Но Сережа не унялся. Он побежал в кухню, где в это время собрались челядинцы и пили, ради праздника, чай. Кухарка Степанида хлопотала около печки с ухватом и то и дело вытаскивала горшок с закипающими жирными щами. Запах прелой убоины и праздничного пирога пропитал весь воздух.

– Я, няня, по правде жить буду! – объявил Сережа.

– Ишь с коих пор собрался! – пошутила старуха.

– Нет, няня, я верное слово себе дал! Умру за правду, а уж неправде не покорюсь!

– Ах, болезный мой! ишь ведь что тебе в головку пришло!

– Разве ты не слыхала, что в церкви батюшка говорил? За правду жизнь полагать надо – вот что! в бой за правду идти всякий должен!

– Известно, что же в церкви и говорить! На то и церковь дана, чтобы в ней об праведных делах слушать. Только ты, миленький, слушать слушай, а умом тоже раскидывай!

– С правдой-то жить оглядываючись надо, – резонно молвил работник Григорий.

– Отчего, например, мы с мамой в столовой чай пьем, а вы в кухне? разве это правда? – горячился Сережа.

– Правда не правда, а так испокон века идет. Мы люди простецкие, нам и на кухне хорошо. Кабы все-то в столовую пошли, так и комнат не наготовиться бы.

– Ты, Сергей Федорыч, вот что! – вновь вступился Григорий, – когда будешь большой – где хочешь сиди: хошь в столовой, хошь в кухне. А покедова мал, сиди с мамашенькой – лучше этой правды по своим годам не сыщешь! Придет ужо батюшка обедать, и он тебе то же скажет. Мы мало ли что делаем: и за скотиной ходим, и в земле роемся, а господам этого не приходится. Так-то!

– Да ведь это же неправда и есть!

– А по-нашему так: коли господа добрые, жалостливые – это их правда. А коли мы, рабочие, усердно господам служим, не обманываем, стараемся – это наша правда. Спасибо и на том, ежели всякий свою правду наблюдает.

Наступило минутное молчание. Сережа, видимо, хотел что-то возразить, но доводы Григория были так добродушны, что он поколебался.

– В нашей стороне, – первая прервала молчание няня, – откуда мы с маменькой твоей приехали, жил помещик Рассошников. Сначала жил, как и прочие, и вдруг захотел по правде жить. И что ж он под конец сделал? – Продал имение, деньги нищим роздал, а сам ушел в странствие… С тех пор его и не видели.

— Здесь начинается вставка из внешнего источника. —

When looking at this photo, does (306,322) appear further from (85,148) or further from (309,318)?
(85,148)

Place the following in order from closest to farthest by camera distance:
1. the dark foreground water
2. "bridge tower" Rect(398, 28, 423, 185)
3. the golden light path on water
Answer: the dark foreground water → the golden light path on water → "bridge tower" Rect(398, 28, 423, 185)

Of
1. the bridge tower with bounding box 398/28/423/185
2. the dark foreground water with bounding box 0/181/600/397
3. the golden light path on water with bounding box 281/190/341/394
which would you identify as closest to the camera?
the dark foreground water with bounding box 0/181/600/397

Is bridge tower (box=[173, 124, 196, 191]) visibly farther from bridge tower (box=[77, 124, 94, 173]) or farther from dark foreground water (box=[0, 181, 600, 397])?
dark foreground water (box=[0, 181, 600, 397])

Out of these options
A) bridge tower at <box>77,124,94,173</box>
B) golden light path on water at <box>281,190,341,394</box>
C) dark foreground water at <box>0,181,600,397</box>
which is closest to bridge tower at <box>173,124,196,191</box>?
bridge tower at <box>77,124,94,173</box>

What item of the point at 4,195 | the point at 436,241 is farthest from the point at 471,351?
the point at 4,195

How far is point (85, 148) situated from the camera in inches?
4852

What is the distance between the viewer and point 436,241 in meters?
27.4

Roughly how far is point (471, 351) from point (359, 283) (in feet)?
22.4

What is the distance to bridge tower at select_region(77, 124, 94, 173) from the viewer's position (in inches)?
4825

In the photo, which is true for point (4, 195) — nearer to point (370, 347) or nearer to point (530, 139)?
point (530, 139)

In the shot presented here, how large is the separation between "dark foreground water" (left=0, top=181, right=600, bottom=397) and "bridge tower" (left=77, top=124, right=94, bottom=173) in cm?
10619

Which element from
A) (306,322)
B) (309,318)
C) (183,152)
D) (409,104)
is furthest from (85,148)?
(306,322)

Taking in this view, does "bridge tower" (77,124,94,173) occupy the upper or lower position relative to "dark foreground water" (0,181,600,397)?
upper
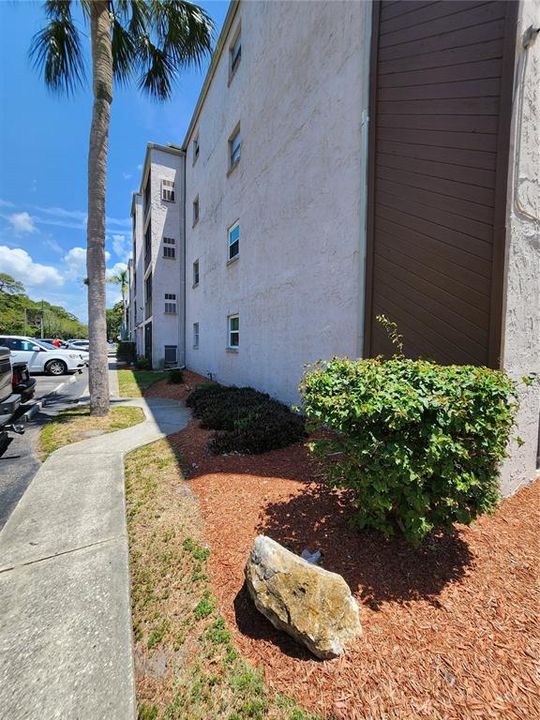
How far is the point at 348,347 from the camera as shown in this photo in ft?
17.0

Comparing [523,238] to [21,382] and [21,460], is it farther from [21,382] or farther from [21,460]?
[21,382]

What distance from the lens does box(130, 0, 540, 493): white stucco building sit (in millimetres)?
3486

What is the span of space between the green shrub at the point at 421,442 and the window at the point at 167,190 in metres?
20.2

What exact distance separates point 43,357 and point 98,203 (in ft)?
38.0

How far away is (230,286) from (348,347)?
6.56 metres

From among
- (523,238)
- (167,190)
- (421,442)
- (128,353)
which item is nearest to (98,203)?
(523,238)

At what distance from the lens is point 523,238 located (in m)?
3.54

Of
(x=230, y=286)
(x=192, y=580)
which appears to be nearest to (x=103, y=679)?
(x=192, y=580)

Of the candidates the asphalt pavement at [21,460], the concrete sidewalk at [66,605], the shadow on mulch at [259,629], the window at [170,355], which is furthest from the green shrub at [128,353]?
the shadow on mulch at [259,629]

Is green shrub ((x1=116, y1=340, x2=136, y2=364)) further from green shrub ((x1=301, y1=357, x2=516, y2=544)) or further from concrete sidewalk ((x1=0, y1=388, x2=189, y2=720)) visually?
green shrub ((x1=301, y1=357, x2=516, y2=544))

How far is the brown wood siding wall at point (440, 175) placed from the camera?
11.4 feet

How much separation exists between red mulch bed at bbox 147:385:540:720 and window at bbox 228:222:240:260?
855 cm

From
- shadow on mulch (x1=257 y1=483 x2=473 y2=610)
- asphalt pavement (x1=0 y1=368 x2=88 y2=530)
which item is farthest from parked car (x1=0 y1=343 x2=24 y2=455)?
shadow on mulch (x1=257 y1=483 x2=473 y2=610)

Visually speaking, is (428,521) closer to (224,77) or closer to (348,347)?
(348,347)
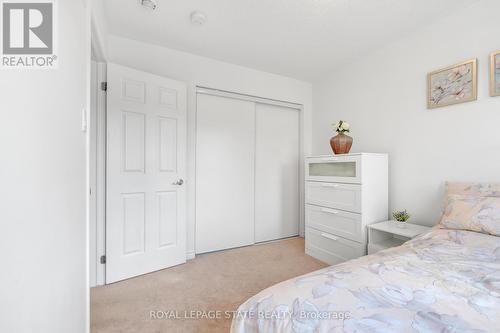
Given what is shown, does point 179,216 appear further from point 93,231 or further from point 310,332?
point 310,332

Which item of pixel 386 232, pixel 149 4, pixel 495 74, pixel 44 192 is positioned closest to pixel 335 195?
pixel 386 232

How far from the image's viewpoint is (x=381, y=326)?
2.17 feet

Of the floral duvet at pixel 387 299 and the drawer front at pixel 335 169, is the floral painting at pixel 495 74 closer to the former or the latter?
the drawer front at pixel 335 169

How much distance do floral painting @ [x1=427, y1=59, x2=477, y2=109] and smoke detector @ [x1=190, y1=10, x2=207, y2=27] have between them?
7.12ft

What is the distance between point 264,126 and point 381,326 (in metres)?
2.86

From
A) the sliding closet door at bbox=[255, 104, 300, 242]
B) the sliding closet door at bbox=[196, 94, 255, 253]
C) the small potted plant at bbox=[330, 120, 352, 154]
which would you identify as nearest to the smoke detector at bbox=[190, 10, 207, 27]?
the sliding closet door at bbox=[196, 94, 255, 253]

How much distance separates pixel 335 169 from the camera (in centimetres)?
246

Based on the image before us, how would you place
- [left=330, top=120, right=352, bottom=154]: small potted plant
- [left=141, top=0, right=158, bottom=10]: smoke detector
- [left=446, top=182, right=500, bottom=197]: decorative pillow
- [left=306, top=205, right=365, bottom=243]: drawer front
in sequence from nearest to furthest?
[left=446, top=182, right=500, bottom=197]: decorative pillow
[left=141, top=0, right=158, bottom=10]: smoke detector
[left=306, top=205, right=365, bottom=243]: drawer front
[left=330, top=120, right=352, bottom=154]: small potted plant

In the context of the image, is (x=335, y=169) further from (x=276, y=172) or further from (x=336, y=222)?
(x=276, y=172)

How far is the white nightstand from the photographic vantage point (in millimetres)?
1990

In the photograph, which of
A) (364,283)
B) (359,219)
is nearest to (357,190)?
(359,219)

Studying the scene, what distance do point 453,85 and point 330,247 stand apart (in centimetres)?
190

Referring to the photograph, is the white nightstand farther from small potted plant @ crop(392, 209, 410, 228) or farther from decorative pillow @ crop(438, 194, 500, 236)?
decorative pillow @ crop(438, 194, 500, 236)

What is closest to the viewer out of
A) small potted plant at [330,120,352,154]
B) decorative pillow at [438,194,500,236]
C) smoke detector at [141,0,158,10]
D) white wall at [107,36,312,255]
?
decorative pillow at [438,194,500,236]
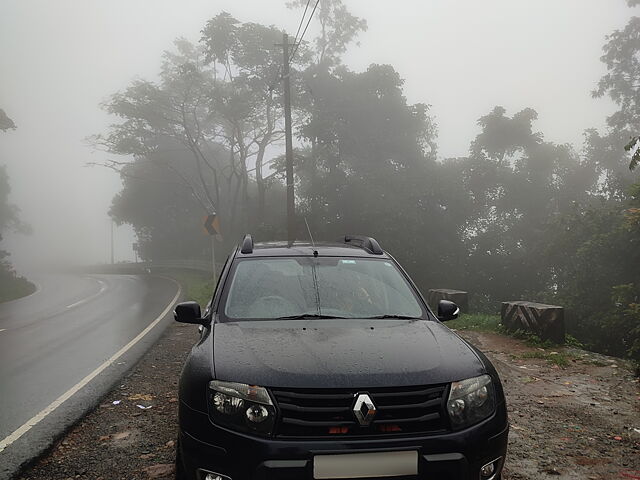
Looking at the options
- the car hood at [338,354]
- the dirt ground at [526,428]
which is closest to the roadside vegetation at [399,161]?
the dirt ground at [526,428]

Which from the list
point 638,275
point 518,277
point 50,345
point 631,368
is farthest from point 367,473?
point 518,277

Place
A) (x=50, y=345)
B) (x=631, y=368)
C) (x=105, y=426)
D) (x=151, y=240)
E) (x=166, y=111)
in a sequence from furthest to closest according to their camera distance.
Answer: (x=151, y=240) → (x=166, y=111) → (x=50, y=345) → (x=631, y=368) → (x=105, y=426)

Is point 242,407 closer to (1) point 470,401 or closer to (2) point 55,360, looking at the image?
(1) point 470,401

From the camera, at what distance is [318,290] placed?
13.7ft

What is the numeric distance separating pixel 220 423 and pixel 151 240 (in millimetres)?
56638

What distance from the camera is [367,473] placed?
8.68 feet

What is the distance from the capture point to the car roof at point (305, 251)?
15.0 feet

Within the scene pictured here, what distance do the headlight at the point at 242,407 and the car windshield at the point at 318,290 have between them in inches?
40.2

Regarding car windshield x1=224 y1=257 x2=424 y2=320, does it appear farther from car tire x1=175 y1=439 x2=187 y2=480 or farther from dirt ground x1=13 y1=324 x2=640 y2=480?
dirt ground x1=13 y1=324 x2=640 y2=480

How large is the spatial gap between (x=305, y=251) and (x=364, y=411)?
6.94ft

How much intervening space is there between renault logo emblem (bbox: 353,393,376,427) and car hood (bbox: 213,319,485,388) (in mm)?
90

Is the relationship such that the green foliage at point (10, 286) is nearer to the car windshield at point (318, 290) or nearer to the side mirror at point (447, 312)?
the car windshield at point (318, 290)

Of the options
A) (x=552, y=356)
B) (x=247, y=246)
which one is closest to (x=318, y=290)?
(x=247, y=246)

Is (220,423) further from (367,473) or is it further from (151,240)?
(151,240)
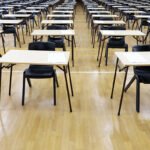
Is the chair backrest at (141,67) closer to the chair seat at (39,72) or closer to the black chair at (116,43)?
the chair seat at (39,72)

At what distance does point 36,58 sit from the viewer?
136 inches

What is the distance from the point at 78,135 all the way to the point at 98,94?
1226 mm

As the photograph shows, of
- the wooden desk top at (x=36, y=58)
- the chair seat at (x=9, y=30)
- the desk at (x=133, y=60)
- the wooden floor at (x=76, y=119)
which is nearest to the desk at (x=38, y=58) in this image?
the wooden desk top at (x=36, y=58)

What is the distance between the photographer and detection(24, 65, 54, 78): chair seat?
371 centimetres

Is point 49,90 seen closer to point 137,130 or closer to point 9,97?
point 9,97

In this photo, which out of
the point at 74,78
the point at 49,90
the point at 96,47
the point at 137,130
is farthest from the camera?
the point at 96,47

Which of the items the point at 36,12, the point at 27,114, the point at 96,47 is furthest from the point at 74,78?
the point at 36,12

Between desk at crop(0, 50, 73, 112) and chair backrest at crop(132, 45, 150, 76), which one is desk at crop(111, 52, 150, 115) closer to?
chair backrest at crop(132, 45, 150, 76)

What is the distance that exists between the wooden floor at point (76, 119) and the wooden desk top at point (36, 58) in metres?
0.68

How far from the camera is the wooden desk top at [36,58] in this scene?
3305 millimetres

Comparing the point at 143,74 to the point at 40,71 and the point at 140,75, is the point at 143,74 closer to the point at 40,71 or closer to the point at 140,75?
the point at 140,75

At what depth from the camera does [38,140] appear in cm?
298

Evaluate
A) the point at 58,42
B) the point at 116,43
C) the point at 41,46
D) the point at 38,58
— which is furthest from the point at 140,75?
the point at 58,42

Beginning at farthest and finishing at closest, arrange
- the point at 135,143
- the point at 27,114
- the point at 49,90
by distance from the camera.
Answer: the point at 49,90
the point at 27,114
the point at 135,143
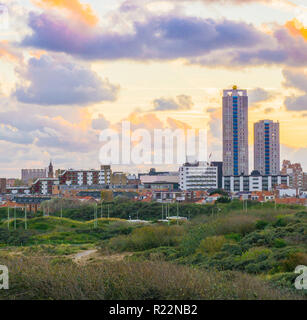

– Ах, няня! вот это какой человек!

– А между прочим, у него сын в Петербурге в полку служил, – прибавила няня.

– Отец имение роздал, а сын ни при чем остался… Сына-то бы спросить, хороша ли отцовская правда? – рассудил Григорий.

– А сын разве не понял, что отец по правде поступил? – вступился Сережа.

– То-то, что не слишком он это понял, а тоже пытал хлопотать. Зачем же, говорит, он в полк меня определил, коли мне теперь содержать себя нечем?

– В полк определил… содержать себя нечем… – машинально повторял за Григорием Сережа, запутываясь среди этих сопоставлений.

– И у меня один случай на памяти есть, – продолжал Григорий, – занялся от этого самого Рассошникова у нас на селе мужичок один – Мартыном прозывался. Тоже все деньги, какие были, роздал нищим, оставил только хатку для семьи, а сам надел через плечо суму да и ушел, крадучись, ночью, куда глаза глядят. Только, слышь, пачпорт позабыл выправить – его через месяц и выслали по этапу домой.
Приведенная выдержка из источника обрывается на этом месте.